= Work required =
Retype every item below word for word, omitting the pictures.

--

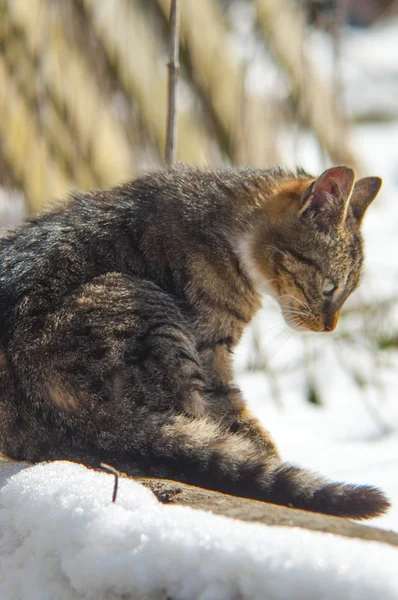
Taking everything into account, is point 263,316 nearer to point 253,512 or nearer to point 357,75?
point 253,512

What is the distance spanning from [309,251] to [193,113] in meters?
2.22

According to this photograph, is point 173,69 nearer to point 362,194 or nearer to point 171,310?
point 362,194

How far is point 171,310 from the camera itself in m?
2.60

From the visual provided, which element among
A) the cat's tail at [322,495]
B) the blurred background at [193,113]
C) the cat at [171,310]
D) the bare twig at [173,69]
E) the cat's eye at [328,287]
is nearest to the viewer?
the cat's tail at [322,495]

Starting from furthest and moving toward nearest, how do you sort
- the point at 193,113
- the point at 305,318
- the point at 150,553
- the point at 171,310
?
the point at 193,113 < the point at 305,318 < the point at 171,310 < the point at 150,553

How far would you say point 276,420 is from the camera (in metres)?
4.16

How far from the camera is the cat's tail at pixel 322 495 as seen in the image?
2.00 metres

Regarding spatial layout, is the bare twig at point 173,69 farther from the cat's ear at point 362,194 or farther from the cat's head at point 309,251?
the cat's ear at point 362,194

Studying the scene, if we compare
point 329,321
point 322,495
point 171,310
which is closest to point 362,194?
point 329,321

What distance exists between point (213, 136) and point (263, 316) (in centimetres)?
123

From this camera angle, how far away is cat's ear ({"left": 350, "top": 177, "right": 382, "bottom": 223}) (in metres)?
3.15

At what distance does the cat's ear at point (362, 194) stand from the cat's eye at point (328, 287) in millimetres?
334

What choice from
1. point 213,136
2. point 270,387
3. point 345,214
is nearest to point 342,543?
point 345,214

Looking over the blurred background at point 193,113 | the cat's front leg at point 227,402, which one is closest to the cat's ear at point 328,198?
the cat's front leg at point 227,402
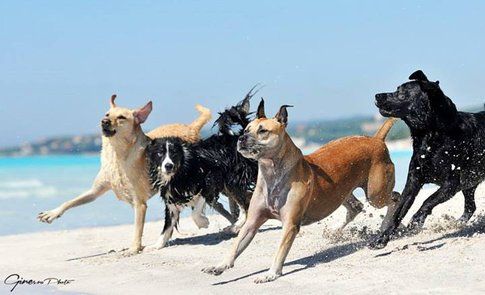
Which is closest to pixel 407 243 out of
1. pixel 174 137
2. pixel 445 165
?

--

= The completed task =
Taking everything into account, is point 263,316 nearer to point 253,512 or nearer to point 357,75?
point 253,512

What is the distance spanning from [309,251] to [193,113] in meters?
2.22

According to this photograph, is point 173,69 nearer to point 362,194 or nearer to point 171,310?
point 362,194

How far is point 171,310 from the camera itself in m?
2.60

From the visual provided, which element among
A) the cat's tail at [322,495]
B) the blurred background at [193,113]
C) the cat at [171,310]
D) the bare twig at [173,69]
E) the cat's eye at [328,287]
is nearest to the viewer?
the cat's tail at [322,495]

Starting from furthest and moving toward nearest, how do you sort
- the point at 193,113
- the point at 305,318
- the point at 150,553
- the point at 171,310
?
the point at 193,113 < the point at 305,318 < the point at 171,310 < the point at 150,553

How far would you say point 276,420 is from the camera (in metres)?
4.16

How far from the camera is the cat's tail at pixel 322 495 as seen in the image?
2.00 metres

Regarding spatial layout, is the bare twig at point 173,69 farther from the cat's ear at point 362,194 or farther from the cat's head at point 309,251?
the cat's ear at point 362,194

Studying the scene, if we compare
point 329,321
point 322,495
point 171,310
which is closest to point 362,194?
point 329,321

What distance exists between point (213, 136) and point (263, 316) (in centimetres)?
123

From this camera angle, how far away is cat's ear ({"left": 350, "top": 177, "right": 382, "bottom": 223}) (in metres)?
3.15

At what distance does the cat's ear at point (362, 194) stand from the cat's eye at point (328, 287) in millimetres?
334

What choice from
1. point 213,136
2. point 270,387
3. point 345,214
is nearest to point 342,543?
point 345,214

Looking over the blurred background at point 193,113 | the cat's front leg at point 227,402, which one is closest to the cat's ear at point 328,198?
the cat's front leg at point 227,402
Which is closest to pixel 407 243 out of
1. pixel 174 137
2. pixel 445 165
?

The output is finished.